Visita





Ya lo decía un personaje de Los relámpagos de agosto, de Jorge Ibargüengoitia: «¿Sabes a dónde nos conducirían unas elecciones libres? Al triunfo del señor Obispo». En la historia de México no se han visto ni se verán actos multitudinarios tan desmesurados como los que se han celebrado en ocasión de las visitas que los romanos pontífices han hecho desde hace 33 años... como no sea que el Papa actual vuelva alguna vez o los que le sigan hagan sus correspondientes peregrinaciones —que no faltarán, con lo redituable que ha demostrado ser la excursión a una tierra tan ansiosa de su presencia, tan alborozada cuando la tiene y tan perpleja cuando el Papa por fin se tiene que ir: en algún lado, ya no sé dónde lo vi, alguno de los incontables medios que dieron cobertura (también desmesurada) a la visita papal reportó que había un grupo de chamacas chillando desconsoladas porque Benedicto XVI no pudiera quedarse para siempre a vivir aquí.

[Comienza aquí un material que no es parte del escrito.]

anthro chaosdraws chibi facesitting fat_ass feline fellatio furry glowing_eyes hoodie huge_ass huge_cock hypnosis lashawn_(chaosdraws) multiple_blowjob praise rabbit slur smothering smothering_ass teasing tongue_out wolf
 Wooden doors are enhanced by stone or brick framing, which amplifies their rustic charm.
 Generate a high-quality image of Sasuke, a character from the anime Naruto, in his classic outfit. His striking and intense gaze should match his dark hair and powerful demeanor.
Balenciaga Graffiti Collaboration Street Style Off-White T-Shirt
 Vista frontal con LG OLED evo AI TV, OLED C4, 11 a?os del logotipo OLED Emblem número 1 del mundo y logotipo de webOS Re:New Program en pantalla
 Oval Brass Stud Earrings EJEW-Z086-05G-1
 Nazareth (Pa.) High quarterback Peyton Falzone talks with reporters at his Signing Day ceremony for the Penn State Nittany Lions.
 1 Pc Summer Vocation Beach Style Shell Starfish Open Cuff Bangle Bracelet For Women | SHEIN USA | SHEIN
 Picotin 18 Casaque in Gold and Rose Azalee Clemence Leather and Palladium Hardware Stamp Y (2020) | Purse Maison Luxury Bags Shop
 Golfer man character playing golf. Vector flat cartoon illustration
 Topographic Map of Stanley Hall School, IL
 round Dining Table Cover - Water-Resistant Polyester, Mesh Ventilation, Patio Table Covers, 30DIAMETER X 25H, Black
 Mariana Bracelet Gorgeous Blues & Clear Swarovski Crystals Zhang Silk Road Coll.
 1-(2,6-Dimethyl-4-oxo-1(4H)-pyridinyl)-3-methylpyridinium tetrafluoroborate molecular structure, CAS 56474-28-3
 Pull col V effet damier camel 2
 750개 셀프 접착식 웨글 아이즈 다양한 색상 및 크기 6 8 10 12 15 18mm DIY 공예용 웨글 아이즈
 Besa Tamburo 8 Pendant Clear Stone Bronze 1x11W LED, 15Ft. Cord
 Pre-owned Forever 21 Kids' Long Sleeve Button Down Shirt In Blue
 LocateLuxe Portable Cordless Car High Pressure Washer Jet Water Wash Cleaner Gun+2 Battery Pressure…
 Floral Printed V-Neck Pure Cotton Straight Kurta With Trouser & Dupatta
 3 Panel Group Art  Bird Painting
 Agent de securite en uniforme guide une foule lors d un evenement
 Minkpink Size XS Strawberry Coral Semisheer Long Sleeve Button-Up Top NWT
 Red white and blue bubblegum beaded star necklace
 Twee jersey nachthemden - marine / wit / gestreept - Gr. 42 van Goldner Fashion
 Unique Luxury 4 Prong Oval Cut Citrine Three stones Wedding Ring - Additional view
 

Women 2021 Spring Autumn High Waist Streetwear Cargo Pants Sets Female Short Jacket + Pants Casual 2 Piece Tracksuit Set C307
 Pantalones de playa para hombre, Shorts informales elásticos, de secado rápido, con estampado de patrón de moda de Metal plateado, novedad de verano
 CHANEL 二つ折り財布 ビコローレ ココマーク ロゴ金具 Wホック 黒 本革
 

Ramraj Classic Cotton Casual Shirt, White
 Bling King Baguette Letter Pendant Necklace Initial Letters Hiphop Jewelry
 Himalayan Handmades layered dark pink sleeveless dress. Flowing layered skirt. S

            De la vez que Juan Pablo II estuvo en Guadalajara, en 1979, tengo un recuerdo felizmente borroso, de televisión en blanco y negro, apenas condimentado por los sarcasmos que mi muy juarista papá soltaba mientras veíamos la transmisión a salvo de las insolaciones, los apretujones y las alucinaciones colectivas que tenían lugar en el centro de la ciudad. El contagio de la exultación que experimentaban las muy católicas señoritas profesoras de mi colegio quedaba, en mi caso, neutralizado por el escepticismo y las ironías que mi papá tuvo a bien imponer en casa como filtro de lectura de lo que presenciábamos, y así llegué a hacerme una idea de que a López Portillo había que levantarle cargos de traición a la patria (se decía entonces que trajo al Papa para cumplirle el gusto a su madrecita) y, más adelante, en 1990, con Salinas y el restablecimiento de las relaciones diplomáticas con El Vaticano, me quedó claro (mi papá ya había pasado de los sarcasmos a la franca invectiva) que ya la cosa se había echado a perder irremediablemente.
            Pero esta vez, en un país que revienta de miseria, ignorancia, violencia, miedo, odio y cinismo, y con una Iglesia católica que nunca había estado de tal modo en entredicho, la cosa fue quizás demasiado lejos. Dejando aparte los «sentimientos religiosos» (esa entelequia peligrosa a la que se alude cuando se pretenden justificar excesos como los que vimos), ¿la visita del Papa qué vino a demostrar? Entre otras cosas, la facilidad con que es posible fabricar versiones del país a modo de quien mande, a cargo de una maquinaria mediática todopoderosa, inapelable y convenientemente genuflexa, y a cuenta del erario (que para eso está). No ignoro que abundaron las voces discordantes, pero ¿quién las habría de oír? México es ese candor pasmoso que enronqueció y se desmayó y cantó y echó porras y gimió al paso del papamóvil, in situ o por la tele, y que quedó encantado, agradecido, bendecido y en las mismas. O no en las mismas: tantito peor.

Publicado en la columna «La menor importancia», en Mural, el jueves 29 de marzo de 2012.